> _Work instructions_: Copy the passage about chess below word for word, keeping every sentence and paragraph break intact.

> _Text_:
───

At home, my kids are enchanted with a 1500 year old game, this analogue, three-dimensional game of strategy and deep thinking. A quick search informs me that chess began in some form in the 6th century in India, spreading across the Middle East and finally into southern Europe five hundred years later. The modern rules of chess began to be formulated at the dawn of the 15th century in Italy, the Renaissance, the time of Leonardo da Vinci and Michelangelo. At home, nobody is judging anything. The stakes are low, but for brotherly competition.
But now we’ve ventured out of the safety of our home. We’re driving to an unknown building filled with mostly unknown people and an unknown experience. I’m proud of the boys’ willingness to jump into something totally unknown. Openness to new experience is an indicator of emotional health. By this measure, they’re doing great.
It is a whole other world, the world of chess. Walking into the cafeteria where chess boards were set up neatly on lunch tables, watching the officials with clip boards walking briskly back and forth, hearing mentions of things that still constituted for us an unknown language— all of this was alien. It felt like being a studio arts major walking into a board meeting at a technology company, or a barista walking into a military staff meeting. The boys pretended to be confident, though I could see the hesitation in their steps.

───

> _Stored records_:
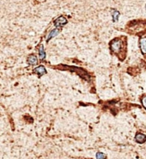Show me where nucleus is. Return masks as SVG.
Listing matches in <instances>:
<instances>
[{
	"instance_id": "obj_8",
	"label": "nucleus",
	"mask_w": 146,
	"mask_h": 159,
	"mask_svg": "<svg viewBox=\"0 0 146 159\" xmlns=\"http://www.w3.org/2000/svg\"><path fill=\"white\" fill-rule=\"evenodd\" d=\"M39 56H40V59H41V60L45 59V58H46V53H45L43 45H41L40 47H39Z\"/></svg>"
},
{
	"instance_id": "obj_7",
	"label": "nucleus",
	"mask_w": 146,
	"mask_h": 159,
	"mask_svg": "<svg viewBox=\"0 0 146 159\" xmlns=\"http://www.w3.org/2000/svg\"><path fill=\"white\" fill-rule=\"evenodd\" d=\"M59 32H60V30L59 29H53L51 32H50V34L48 35V36H47V41H49L52 38H53V37H55L56 35H58L59 34Z\"/></svg>"
},
{
	"instance_id": "obj_2",
	"label": "nucleus",
	"mask_w": 146,
	"mask_h": 159,
	"mask_svg": "<svg viewBox=\"0 0 146 159\" xmlns=\"http://www.w3.org/2000/svg\"><path fill=\"white\" fill-rule=\"evenodd\" d=\"M67 22L68 21H67V19L65 18V16H59V17H58L57 19L54 20L53 23L55 25V27H62V26L66 24Z\"/></svg>"
},
{
	"instance_id": "obj_11",
	"label": "nucleus",
	"mask_w": 146,
	"mask_h": 159,
	"mask_svg": "<svg viewBox=\"0 0 146 159\" xmlns=\"http://www.w3.org/2000/svg\"><path fill=\"white\" fill-rule=\"evenodd\" d=\"M142 103H143V106L144 107L146 108V96H144L142 99Z\"/></svg>"
},
{
	"instance_id": "obj_6",
	"label": "nucleus",
	"mask_w": 146,
	"mask_h": 159,
	"mask_svg": "<svg viewBox=\"0 0 146 159\" xmlns=\"http://www.w3.org/2000/svg\"><path fill=\"white\" fill-rule=\"evenodd\" d=\"M37 63H38V59L35 55H29V58H28V64L29 65H37Z\"/></svg>"
},
{
	"instance_id": "obj_1",
	"label": "nucleus",
	"mask_w": 146,
	"mask_h": 159,
	"mask_svg": "<svg viewBox=\"0 0 146 159\" xmlns=\"http://www.w3.org/2000/svg\"><path fill=\"white\" fill-rule=\"evenodd\" d=\"M124 48V43L120 39L115 38L110 42V49L114 53H119Z\"/></svg>"
},
{
	"instance_id": "obj_4",
	"label": "nucleus",
	"mask_w": 146,
	"mask_h": 159,
	"mask_svg": "<svg viewBox=\"0 0 146 159\" xmlns=\"http://www.w3.org/2000/svg\"><path fill=\"white\" fill-rule=\"evenodd\" d=\"M34 72L41 77L42 75L47 73V70H46V68H45L43 65H40V66H38V67H36L35 69L34 70Z\"/></svg>"
},
{
	"instance_id": "obj_10",
	"label": "nucleus",
	"mask_w": 146,
	"mask_h": 159,
	"mask_svg": "<svg viewBox=\"0 0 146 159\" xmlns=\"http://www.w3.org/2000/svg\"><path fill=\"white\" fill-rule=\"evenodd\" d=\"M96 159H106V155L102 152H97L96 153Z\"/></svg>"
},
{
	"instance_id": "obj_9",
	"label": "nucleus",
	"mask_w": 146,
	"mask_h": 159,
	"mask_svg": "<svg viewBox=\"0 0 146 159\" xmlns=\"http://www.w3.org/2000/svg\"><path fill=\"white\" fill-rule=\"evenodd\" d=\"M111 14H112V16H113V21H114V22H116L119 20L120 12L118 10H111Z\"/></svg>"
},
{
	"instance_id": "obj_5",
	"label": "nucleus",
	"mask_w": 146,
	"mask_h": 159,
	"mask_svg": "<svg viewBox=\"0 0 146 159\" xmlns=\"http://www.w3.org/2000/svg\"><path fill=\"white\" fill-rule=\"evenodd\" d=\"M135 140L139 144L144 143L146 141V136L143 133H140V132H138L136 136H135Z\"/></svg>"
},
{
	"instance_id": "obj_3",
	"label": "nucleus",
	"mask_w": 146,
	"mask_h": 159,
	"mask_svg": "<svg viewBox=\"0 0 146 159\" xmlns=\"http://www.w3.org/2000/svg\"><path fill=\"white\" fill-rule=\"evenodd\" d=\"M139 45L143 54H146V36H142L140 38Z\"/></svg>"
}]
</instances>
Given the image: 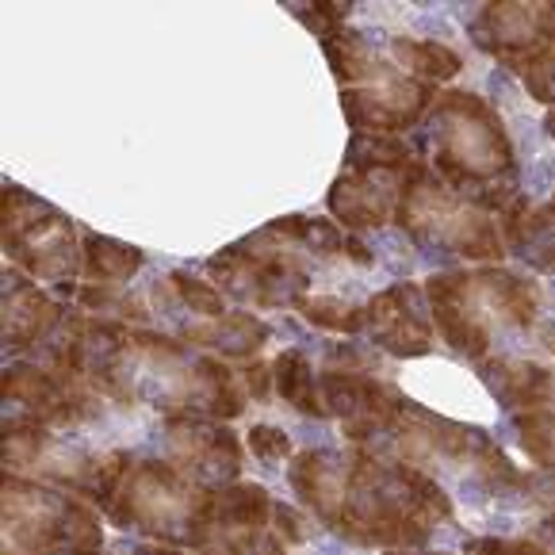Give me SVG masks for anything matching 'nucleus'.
<instances>
[{"mask_svg": "<svg viewBox=\"0 0 555 555\" xmlns=\"http://www.w3.org/2000/svg\"><path fill=\"white\" fill-rule=\"evenodd\" d=\"M287 487L322 529L357 547L410 552L452 521V499L434 475L367 449L295 452Z\"/></svg>", "mask_w": 555, "mask_h": 555, "instance_id": "1", "label": "nucleus"}, {"mask_svg": "<svg viewBox=\"0 0 555 555\" xmlns=\"http://www.w3.org/2000/svg\"><path fill=\"white\" fill-rule=\"evenodd\" d=\"M104 514L115 529L142 540L180 552H204L219 525V490L189 479L169 460H139Z\"/></svg>", "mask_w": 555, "mask_h": 555, "instance_id": "2", "label": "nucleus"}, {"mask_svg": "<svg viewBox=\"0 0 555 555\" xmlns=\"http://www.w3.org/2000/svg\"><path fill=\"white\" fill-rule=\"evenodd\" d=\"M437 169L452 189L472 196L479 207H506L509 184L502 172H514V150L499 115L472 92H449L437 104Z\"/></svg>", "mask_w": 555, "mask_h": 555, "instance_id": "3", "label": "nucleus"}, {"mask_svg": "<svg viewBox=\"0 0 555 555\" xmlns=\"http://www.w3.org/2000/svg\"><path fill=\"white\" fill-rule=\"evenodd\" d=\"M4 555H104V525L85 499L4 472Z\"/></svg>", "mask_w": 555, "mask_h": 555, "instance_id": "4", "label": "nucleus"}, {"mask_svg": "<svg viewBox=\"0 0 555 555\" xmlns=\"http://www.w3.org/2000/svg\"><path fill=\"white\" fill-rule=\"evenodd\" d=\"M4 254L31 276L74 292L77 245L74 222L50 204H39L24 189H4Z\"/></svg>", "mask_w": 555, "mask_h": 555, "instance_id": "5", "label": "nucleus"}, {"mask_svg": "<svg viewBox=\"0 0 555 555\" xmlns=\"http://www.w3.org/2000/svg\"><path fill=\"white\" fill-rule=\"evenodd\" d=\"M162 460L180 467L189 479L219 490L242 475V441L227 422H215V417H165Z\"/></svg>", "mask_w": 555, "mask_h": 555, "instance_id": "6", "label": "nucleus"}, {"mask_svg": "<svg viewBox=\"0 0 555 555\" xmlns=\"http://www.w3.org/2000/svg\"><path fill=\"white\" fill-rule=\"evenodd\" d=\"M434 89L414 77H395L384 74L376 85H364V89H345L341 107L345 119H349L352 131L364 134H399L406 131L410 122L429 107Z\"/></svg>", "mask_w": 555, "mask_h": 555, "instance_id": "7", "label": "nucleus"}, {"mask_svg": "<svg viewBox=\"0 0 555 555\" xmlns=\"http://www.w3.org/2000/svg\"><path fill=\"white\" fill-rule=\"evenodd\" d=\"M367 330L391 357H425L434 330L422 314V292L414 284H395L367 302Z\"/></svg>", "mask_w": 555, "mask_h": 555, "instance_id": "8", "label": "nucleus"}, {"mask_svg": "<svg viewBox=\"0 0 555 555\" xmlns=\"http://www.w3.org/2000/svg\"><path fill=\"white\" fill-rule=\"evenodd\" d=\"M429 302H434V322L441 330V337L464 357H482L490 345L482 322L467 307V292H472V280L456 276V272H441V276H429L425 284Z\"/></svg>", "mask_w": 555, "mask_h": 555, "instance_id": "9", "label": "nucleus"}, {"mask_svg": "<svg viewBox=\"0 0 555 555\" xmlns=\"http://www.w3.org/2000/svg\"><path fill=\"white\" fill-rule=\"evenodd\" d=\"M57 326V307L20 272H4V349L20 352L47 345Z\"/></svg>", "mask_w": 555, "mask_h": 555, "instance_id": "10", "label": "nucleus"}, {"mask_svg": "<svg viewBox=\"0 0 555 555\" xmlns=\"http://www.w3.org/2000/svg\"><path fill=\"white\" fill-rule=\"evenodd\" d=\"M482 384L494 391V399L506 402L514 410H540L552 406L555 384L544 367L525 364V360H490L482 364Z\"/></svg>", "mask_w": 555, "mask_h": 555, "instance_id": "11", "label": "nucleus"}, {"mask_svg": "<svg viewBox=\"0 0 555 555\" xmlns=\"http://www.w3.org/2000/svg\"><path fill=\"white\" fill-rule=\"evenodd\" d=\"M330 211L349 230H376L387 222L391 204H387V192L376 184V172L345 169L330 189Z\"/></svg>", "mask_w": 555, "mask_h": 555, "instance_id": "12", "label": "nucleus"}, {"mask_svg": "<svg viewBox=\"0 0 555 555\" xmlns=\"http://www.w3.org/2000/svg\"><path fill=\"white\" fill-rule=\"evenodd\" d=\"M184 341L207 345V349L222 352V357H254L264 341H269V326L254 314H227V319L211 322V326H189Z\"/></svg>", "mask_w": 555, "mask_h": 555, "instance_id": "13", "label": "nucleus"}, {"mask_svg": "<svg viewBox=\"0 0 555 555\" xmlns=\"http://www.w3.org/2000/svg\"><path fill=\"white\" fill-rule=\"evenodd\" d=\"M81 269L96 287H119L142 269V249L122 245L104 234H85L81 242Z\"/></svg>", "mask_w": 555, "mask_h": 555, "instance_id": "14", "label": "nucleus"}, {"mask_svg": "<svg viewBox=\"0 0 555 555\" xmlns=\"http://www.w3.org/2000/svg\"><path fill=\"white\" fill-rule=\"evenodd\" d=\"M272 387L284 402H292L302 417H330L319 395V376H314L311 360L299 349H284L272 364Z\"/></svg>", "mask_w": 555, "mask_h": 555, "instance_id": "15", "label": "nucleus"}, {"mask_svg": "<svg viewBox=\"0 0 555 555\" xmlns=\"http://www.w3.org/2000/svg\"><path fill=\"white\" fill-rule=\"evenodd\" d=\"M276 499L261 482H230L219 487V514H215V532L219 529H269Z\"/></svg>", "mask_w": 555, "mask_h": 555, "instance_id": "16", "label": "nucleus"}, {"mask_svg": "<svg viewBox=\"0 0 555 555\" xmlns=\"http://www.w3.org/2000/svg\"><path fill=\"white\" fill-rule=\"evenodd\" d=\"M391 50L402 66L414 74V81H449L460 74V54L449 50L444 42H429V39H391Z\"/></svg>", "mask_w": 555, "mask_h": 555, "instance_id": "17", "label": "nucleus"}, {"mask_svg": "<svg viewBox=\"0 0 555 555\" xmlns=\"http://www.w3.org/2000/svg\"><path fill=\"white\" fill-rule=\"evenodd\" d=\"M414 165L410 146L399 134H364L352 131V142L345 150V169L349 172H376V169H402Z\"/></svg>", "mask_w": 555, "mask_h": 555, "instance_id": "18", "label": "nucleus"}, {"mask_svg": "<svg viewBox=\"0 0 555 555\" xmlns=\"http://www.w3.org/2000/svg\"><path fill=\"white\" fill-rule=\"evenodd\" d=\"M479 287H487V299L490 307H499L506 319H514L517 326H529L532 314H537V292H532L525 280L509 276V272H479V280H475Z\"/></svg>", "mask_w": 555, "mask_h": 555, "instance_id": "19", "label": "nucleus"}, {"mask_svg": "<svg viewBox=\"0 0 555 555\" xmlns=\"http://www.w3.org/2000/svg\"><path fill=\"white\" fill-rule=\"evenodd\" d=\"M307 322L319 330H337V334H357L367 326V311L360 307H345L341 299H307L302 302Z\"/></svg>", "mask_w": 555, "mask_h": 555, "instance_id": "20", "label": "nucleus"}, {"mask_svg": "<svg viewBox=\"0 0 555 555\" xmlns=\"http://www.w3.org/2000/svg\"><path fill=\"white\" fill-rule=\"evenodd\" d=\"M172 287H177L180 302L192 307V314H204V319H211V322L227 319V299H222V292L215 284H207V280H199V276H189V272H172Z\"/></svg>", "mask_w": 555, "mask_h": 555, "instance_id": "21", "label": "nucleus"}, {"mask_svg": "<svg viewBox=\"0 0 555 555\" xmlns=\"http://www.w3.org/2000/svg\"><path fill=\"white\" fill-rule=\"evenodd\" d=\"M245 444L254 452L257 464L264 467H276V464H292V437L280 429V425H269V422H257L249 434H245Z\"/></svg>", "mask_w": 555, "mask_h": 555, "instance_id": "22", "label": "nucleus"}, {"mask_svg": "<svg viewBox=\"0 0 555 555\" xmlns=\"http://www.w3.org/2000/svg\"><path fill=\"white\" fill-rule=\"evenodd\" d=\"M521 77H525V89H529L540 104H555V47L525 57Z\"/></svg>", "mask_w": 555, "mask_h": 555, "instance_id": "23", "label": "nucleus"}, {"mask_svg": "<svg viewBox=\"0 0 555 555\" xmlns=\"http://www.w3.org/2000/svg\"><path fill=\"white\" fill-rule=\"evenodd\" d=\"M314 12L307 9H295V16H299V24H307L314 35H322V42L334 39V35H341L345 27V16H349L352 4H334V0H322V4H311Z\"/></svg>", "mask_w": 555, "mask_h": 555, "instance_id": "24", "label": "nucleus"}, {"mask_svg": "<svg viewBox=\"0 0 555 555\" xmlns=\"http://www.w3.org/2000/svg\"><path fill=\"white\" fill-rule=\"evenodd\" d=\"M464 552L472 555H547L540 540L529 537H479V540H467Z\"/></svg>", "mask_w": 555, "mask_h": 555, "instance_id": "25", "label": "nucleus"}, {"mask_svg": "<svg viewBox=\"0 0 555 555\" xmlns=\"http://www.w3.org/2000/svg\"><path fill=\"white\" fill-rule=\"evenodd\" d=\"M302 242L311 245L314 254H341L345 249V234L330 219H307V234H302Z\"/></svg>", "mask_w": 555, "mask_h": 555, "instance_id": "26", "label": "nucleus"}, {"mask_svg": "<svg viewBox=\"0 0 555 555\" xmlns=\"http://www.w3.org/2000/svg\"><path fill=\"white\" fill-rule=\"evenodd\" d=\"M242 376H245V391L254 395L257 402H264L272 395V367L269 364H249Z\"/></svg>", "mask_w": 555, "mask_h": 555, "instance_id": "27", "label": "nucleus"}, {"mask_svg": "<svg viewBox=\"0 0 555 555\" xmlns=\"http://www.w3.org/2000/svg\"><path fill=\"white\" fill-rule=\"evenodd\" d=\"M345 254H349L357 264H372V261H376V257H372V249H367V245L360 242V237H352V234L345 237Z\"/></svg>", "mask_w": 555, "mask_h": 555, "instance_id": "28", "label": "nucleus"}, {"mask_svg": "<svg viewBox=\"0 0 555 555\" xmlns=\"http://www.w3.org/2000/svg\"><path fill=\"white\" fill-rule=\"evenodd\" d=\"M384 555H449V552H417V547H410V552H384Z\"/></svg>", "mask_w": 555, "mask_h": 555, "instance_id": "29", "label": "nucleus"}, {"mask_svg": "<svg viewBox=\"0 0 555 555\" xmlns=\"http://www.w3.org/2000/svg\"><path fill=\"white\" fill-rule=\"evenodd\" d=\"M547 131L555 134V107H552V112H547Z\"/></svg>", "mask_w": 555, "mask_h": 555, "instance_id": "30", "label": "nucleus"}]
</instances>
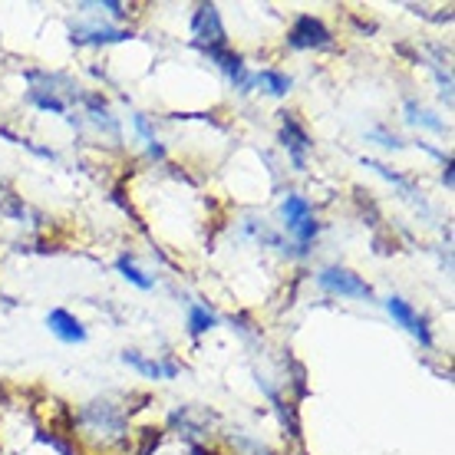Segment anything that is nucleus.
Returning a JSON list of instances; mask_svg holds the SVG:
<instances>
[{
  "label": "nucleus",
  "instance_id": "9d476101",
  "mask_svg": "<svg viewBox=\"0 0 455 455\" xmlns=\"http://www.w3.org/2000/svg\"><path fill=\"white\" fill-rule=\"evenodd\" d=\"M251 80H254V86H267V92H274V96H284V92L291 90V76H284V73H274V69L254 73Z\"/></svg>",
  "mask_w": 455,
  "mask_h": 455
},
{
  "label": "nucleus",
  "instance_id": "7ed1b4c3",
  "mask_svg": "<svg viewBox=\"0 0 455 455\" xmlns=\"http://www.w3.org/2000/svg\"><path fill=\"white\" fill-rule=\"evenodd\" d=\"M291 46H297V50H304V46H331L333 36L331 30L323 27L320 20H314V17H297L294 30H291Z\"/></svg>",
  "mask_w": 455,
  "mask_h": 455
},
{
  "label": "nucleus",
  "instance_id": "6e6552de",
  "mask_svg": "<svg viewBox=\"0 0 455 455\" xmlns=\"http://www.w3.org/2000/svg\"><path fill=\"white\" fill-rule=\"evenodd\" d=\"M123 360H125L129 366H136L139 373L152 376V379H159V376H175V373H179V366H175V363H165V366H162V363H152V360H142V356H139V353H132V350L123 353Z\"/></svg>",
  "mask_w": 455,
  "mask_h": 455
},
{
  "label": "nucleus",
  "instance_id": "1a4fd4ad",
  "mask_svg": "<svg viewBox=\"0 0 455 455\" xmlns=\"http://www.w3.org/2000/svg\"><path fill=\"white\" fill-rule=\"evenodd\" d=\"M125 30H113V27H106V30H86V27H80V30H73V40L76 44H116V40H125Z\"/></svg>",
  "mask_w": 455,
  "mask_h": 455
},
{
  "label": "nucleus",
  "instance_id": "423d86ee",
  "mask_svg": "<svg viewBox=\"0 0 455 455\" xmlns=\"http://www.w3.org/2000/svg\"><path fill=\"white\" fill-rule=\"evenodd\" d=\"M46 323H50V331L57 333L63 343H83V340H86V331H83V323L73 317V314H67V310H53Z\"/></svg>",
  "mask_w": 455,
  "mask_h": 455
},
{
  "label": "nucleus",
  "instance_id": "9b49d317",
  "mask_svg": "<svg viewBox=\"0 0 455 455\" xmlns=\"http://www.w3.org/2000/svg\"><path fill=\"white\" fill-rule=\"evenodd\" d=\"M188 327H192V333H205L215 327V314L208 307H202V304H192L188 307Z\"/></svg>",
  "mask_w": 455,
  "mask_h": 455
},
{
  "label": "nucleus",
  "instance_id": "f8f14e48",
  "mask_svg": "<svg viewBox=\"0 0 455 455\" xmlns=\"http://www.w3.org/2000/svg\"><path fill=\"white\" fill-rule=\"evenodd\" d=\"M119 271L125 274V281H132V284L142 287V291H148V287H152V277H146V274L139 271V267L129 261V258H119Z\"/></svg>",
  "mask_w": 455,
  "mask_h": 455
},
{
  "label": "nucleus",
  "instance_id": "f257e3e1",
  "mask_svg": "<svg viewBox=\"0 0 455 455\" xmlns=\"http://www.w3.org/2000/svg\"><path fill=\"white\" fill-rule=\"evenodd\" d=\"M192 27H195V36H198V46H202V50L228 46L225 27H221V17H218V7H212V4H202V7H198Z\"/></svg>",
  "mask_w": 455,
  "mask_h": 455
},
{
  "label": "nucleus",
  "instance_id": "f03ea898",
  "mask_svg": "<svg viewBox=\"0 0 455 455\" xmlns=\"http://www.w3.org/2000/svg\"><path fill=\"white\" fill-rule=\"evenodd\" d=\"M320 284L340 297H373V287L366 284V281H360L350 271H337V267H327V271L320 274Z\"/></svg>",
  "mask_w": 455,
  "mask_h": 455
},
{
  "label": "nucleus",
  "instance_id": "39448f33",
  "mask_svg": "<svg viewBox=\"0 0 455 455\" xmlns=\"http://www.w3.org/2000/svg\"><path fill=\"white\" fill-rule=\"evenodd\" d=\"M281 136H284V146H287V152H291L294 165H297V169H304V165H307L304 152L314 146V142L307 139V132H304V129H300L294 119H287V116H284V129H281Z\"/></svg>",
  "mask_w": 455,
  "mask_h": 455
},
{
  "label": "nucleus",
  "instance_id": "ddd939ff",
  "mask_svg": "<svg viewBox=\"0 0 455 455\" xmlns=\"http://www.w3.org/2000/svg\"><path fill=\"white\" fill-rule=\"evenodd\" d=\"M406 109H410V123H422V125H429V129H435V132H443L445 125L439 123V119H433V116L426 113V109H419V106L416 103H410L406 106Z\"/></svg>",
  "mask_w": 455,
  "mask_h": 455
},
{
  "label": "nucleus",
  "instance_id": "0eeeda50",
  "mask_svg": "<svg viewBox=\"0 0 455 455\" xmlns=\"http://www.w3.org/2000/svg\"><path fill=\"white\" fill-rule=\"evenodd\" d=\"M284 225L287 231H297V228L304 225L307 218H314V208H310L307 198H300V195H287V202H284Z\"/></svg>",
  "mask_w": 455,
  "mask_h": 455
},
{
  "label": "nucleus",
  "instance_id": "20e7f679",
  "mask_svg": "<svg viewBox=\"0 0 455 455\" xmlns=\"http://www.w3.org/2000/svg\"><path fill=\"white\" fill-rule=\"evenodd\" d=\"M387 310L393 314V320H396L399 327H406L412 337H419V343H426V347L433 343V337H429V327H426V320H422L419 314H416V310H412L410 304L403 300V297H389Z\"/></svg>",
  "mask_w": 455,
  "mask_h": 455
},
{
  "label": "nucleus",
  "instance_id": "4468645a",
  "mask_svg": "<svg viewBox=\"0 0 455 455\" xmlns=\"http://www.w3.org/2000/svg\"><path fill=\"white\" fill-rule=\"evenodd\" d=\"M30 100H34L40 109H53V113H67V103H60L57 96H44V92H30Z\"/></svg>",
  "mask_w": 455,
  "mask_h": 455
}]
</instances>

───

> _Correct result_:
At home, my kids are enchanted with a 1500 year old game, this analogue, three-dimensional game of strategy and deep thinking. A quick search informs me that chess began in some form in the 6th century in India, spreading across the Middle East and finally into southern Europe five hundred years later. The modern rules of chess began to be formulated at the dawn of the 15th century in Italy, the Renaissance, the time of Leonardo da Vinci and Michelangelo. At home, nobody is judging anything. The stakes are low, but for brotherly competition.
But now we’ve ventured out of the safety of our home. We’re driving to an unknown building filled with mostly unknown people and an unknown experience. I’m proud of the boys’ willingness to jump into something totally unknown. Openness to new experience is an indicator of emotional health. By this measure, they’re doing great.
It is a whole other world, the world of chess. Walking into the cafeteria where chess boards were set up neatly on lunch tables, watching the officials with clip boards walking briskly back and forth, hearing mentions of things that still constituted for us an unknown language— all of this was alien. It felt like being a studio arts major walking into a board meeting at a technology company, or a barista walking into a military staff meeting. The boys pretended to be confident, though I could see the hesitation in their steps.